幾度となく振り下ろされる拳を幾度となく打ち砕き、しかし同じように幾度となく新たに形取られる。ヴェルガンダはただの一度の例外もなくその腕を破壊するが、ゴルドはその破壊のたびにゴーレムの腕を再生するのだ。
「どうだよ……!」
これこそが、ゴルドが用意した対ヴェルガンダへの策。わざと脆くした巨体でその身を包み、攻防一体の戦術をとる。あえて砕けやすくする事によって、衝撃が内部に届く事を防ぎ、それと同時に魔法の等級も下がる。相手を過剰に傷つける事がないという事は、過剰攻撃による反則を受けないという事でもある。本来ならば扱う事の許されないはずの高位魔法を、そのような下方調整によって運用しているのだ。当然制御も容易になり、ゴルドが今行なっているような瞬時の再構成も可能である。
硬く、強く、砕けない事を重視するヴェルガンダとは真逆の思想をもってして、ゴルドはヴェルガンダを討とうと言うのだ。
打ち付け、打ち砕き、叩き付け、叩き砕く。一進も一退もなく、ただただ攻撃を続ける二人は、しかし決して対等ではない。
「ルァァァァアアアッ!!」
ゴルドは叫ぶ。それは意思の表れ。勝利への渇望が喉を震わせる。
——だが、打ち破れはしない。
ゴルドの猛攻を、ヴェルガンダは難なく打破し続ける。一歩も退く事なく、一撃も仕損じる事なく。
——故に、撃ち抜く事はできない。
「……なんだよそりゃ?」
「——!」
ヴェルガンダの攻撃速度が、にわかに速くなる。ゴルドはすでに全力の天井が見えていると言うのに、今もってヴェルガンダには肩慣らしでしかない。そう思わせるだけの余裕が、確かにそこにはあった。
「効かねえよ」
わずかに小突かれるような軽い一撃は、速くはあっても威力はのらない。ただ相手の体に触れるだけの結果に終わり、それはまるっきり無意味な行為だ。
その筈なのだ。
「何ィィ!?」
ただ触れるだけであれば、いかな強度を弱く調整されたゴーレムとて砕けるような事はない。それでは鎧としての役割を果たせないし、自重に耐える事すら出来ない。しかし、それが魔法としての接触であったならば話は別だ。強力な魔法的接触によって、ゴルドの魔術に干渉したのだ。

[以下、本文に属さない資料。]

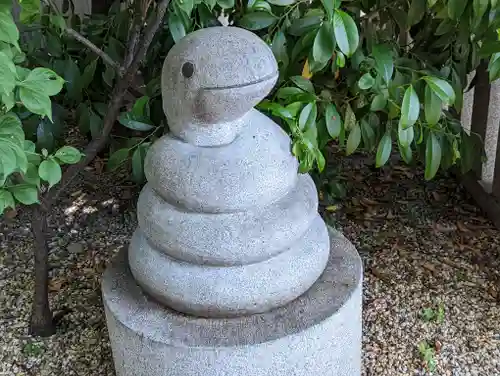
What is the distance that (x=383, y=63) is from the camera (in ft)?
6.68

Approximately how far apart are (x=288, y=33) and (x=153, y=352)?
1021 mm

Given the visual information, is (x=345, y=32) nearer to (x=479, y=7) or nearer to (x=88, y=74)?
(x=479, y=7)

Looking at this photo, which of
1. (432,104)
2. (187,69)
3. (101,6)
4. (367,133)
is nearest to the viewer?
(187,69)

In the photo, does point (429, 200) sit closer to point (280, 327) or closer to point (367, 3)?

間違いなく過信の類。果たしてそれは、どちらの事だったろうか。
砕け落ちたゴーレムの中から、ほとんど無防備のゴルドが現れる。その身にはいまだ無数の魔導具を所持していながら、それは全くの無手となんら変わらない。そう思わせるだけの力を、ヴェルガンダは持っている。
「こういうものは、二位が得意なんだがな」
なんて事はないという風に、ヴェルガンダは肩をすくめる。
その身にまとう魔導具を取り落とし、ゴルドは膝をついた。彼我の実力差を、今ようやく理解したのだ。
腰に差された細い棒は、両手に持ってゴーレムの稼働を補助するための物だった。腕に巻かれた帯は、その棒と連動する仕組みだ。外套の内側に隠された無数の魔導具も、より効率的にゴーレムを運用するための制御補助を行う。それぞれが全て、ゴーレムをより簡易的に運用するための物だった。ゴーレムを完全に無力化された今、ゴルドが打てる手は何一つとして存在しない。
「……降参だ」
腕の帯を解き、ゴルドは両手をあげる。